“What is your story?” So many people you meet, and indeed, I do this myself ask, “So what do you do?” or “Where are you from?”, but never, “What is your story?” or, “What can you give to the world in this moment?”
So much of our lives are wrapped up in our identity, in the labels that we believe define us. Wife, girlfriend, mother, step-mother, sister, sister-in-law, daughter, friend (not to mention perhaps cook, cleaner, member of an organization, and *insert your working title here*). But none of these titles satisfactorily describe who we are. Our stories are our unique essence as people of the world; the world we share with everyone around us, and yet experienced uniquely through our wonderfully diverse filters. In this statement, perhaps, is my story. My wish is to uncover the people buried beneath the weight of all of the titles and the labels our world places on them.
I myself am no exception for a plethora of labels others have bestowed upon me. I am a daughter, sister, girlfriend, friend, student, mentor, graduate, entrepreneur, consumer, service provider, customer, employer, artist, aspiring violinist, dreamer, crazy, naïve, woman – and indeed young woman as many people like to remind me – heterosexual, Caucasian, British, spiritual and probably a thousand more identifications that I am not aware of. These are the labels that exist inside the minds of others.
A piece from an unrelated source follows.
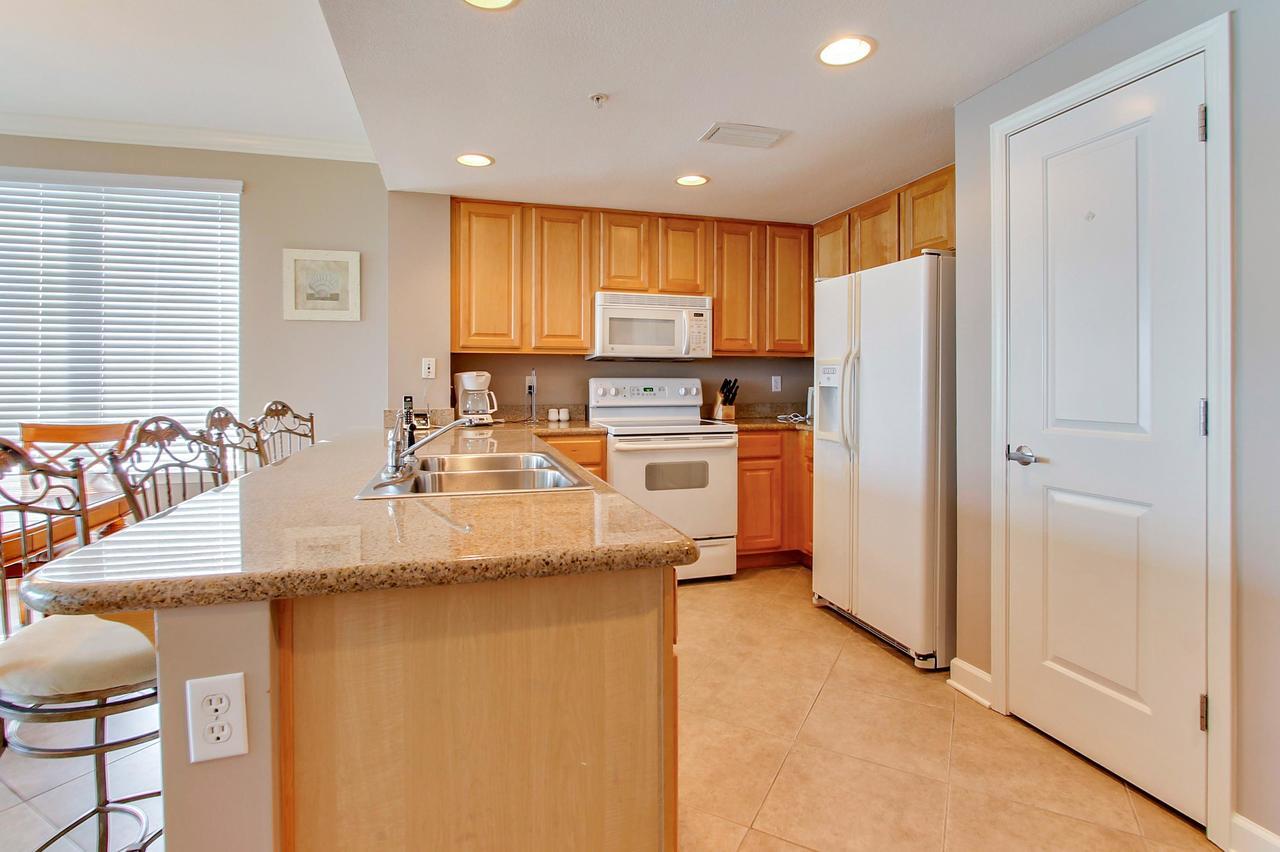 Apartment Grandview East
And at one point or another all of these labels have affected how others have perceived and interacted with me. It feels as if people are playing the role of detective, asking questions to try and ascertain who I am. Impressions are formed and they stick for the most part, unless by some miracle, through all the labels, you manage to find someone who takes the time to really get to know your true self.
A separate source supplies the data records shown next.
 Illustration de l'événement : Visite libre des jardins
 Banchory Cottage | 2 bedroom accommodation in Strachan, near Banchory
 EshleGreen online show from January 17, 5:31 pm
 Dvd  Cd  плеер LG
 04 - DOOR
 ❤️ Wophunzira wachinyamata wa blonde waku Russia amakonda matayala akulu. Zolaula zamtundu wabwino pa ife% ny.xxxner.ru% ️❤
The problem with labels is that they carry with them expectations of how you are supposed to act and certain stereotypes that you are supposed to live up to. I never thought about my sense of belonging based on my place of birth until I traveled to different places where the local population would entice me to buy alcohol, a rarity for me. But my refusal was met with the challenge, “But you are British, yes? You love to drink!” And I must admit that whilst travelling, England did carry with it a sense of home that I have never really experienced before. I would delight at meeting other English people, even if under usual circumstances I would not consider an immediate affinity between people who share my birth place. Similarly, I never thought of the downside of youth. With the quest for the youthful glow creating big business for those who cater to it, I assumed that youth was a blessing, and finding my path early on in life could only be considered as such. But through the process of starting my own business, I’ve learned that ageism is not just something experienced by the aged – but by youth as well. Many ask me for about my chosen calling and of ‘how I could possibly know about such things’ without affording me the opportunity to share myself or my thoughts with them.
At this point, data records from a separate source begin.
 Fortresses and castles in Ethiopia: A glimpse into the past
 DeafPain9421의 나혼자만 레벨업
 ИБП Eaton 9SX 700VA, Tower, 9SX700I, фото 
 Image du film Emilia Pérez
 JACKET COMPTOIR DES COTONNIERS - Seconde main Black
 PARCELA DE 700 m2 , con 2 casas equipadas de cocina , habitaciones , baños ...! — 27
I believe that people are full of wisdom, beauty, creativity and passion and that everyone has something that can deeply and profoundly touch another in ways they may never know. I guess that’s the purpose for this space online. As soon as I discovered it, I felt a sense of connection with the people behind the words, and, without knowing these contributors, I felt I knew them better in some ways than many of the people in my life. Their ability to share is only through someone asking, “What is your story?” – giving people permission to share, not because they are imbued with the correct authority, but because their presence on this Earth qualifies them to share their wonderfully unique perspective. What a difference the world would be if we all took the time to find out the potential hidden inside each and every one of us, approached every encounter as a gift, or an opportunity to add depth to our experience of life. This is the world I wish to be a part of, one of authentic sharing, of honoring others on a soul level and forming opinions based on substance, not positions, authority and pre-defined labels.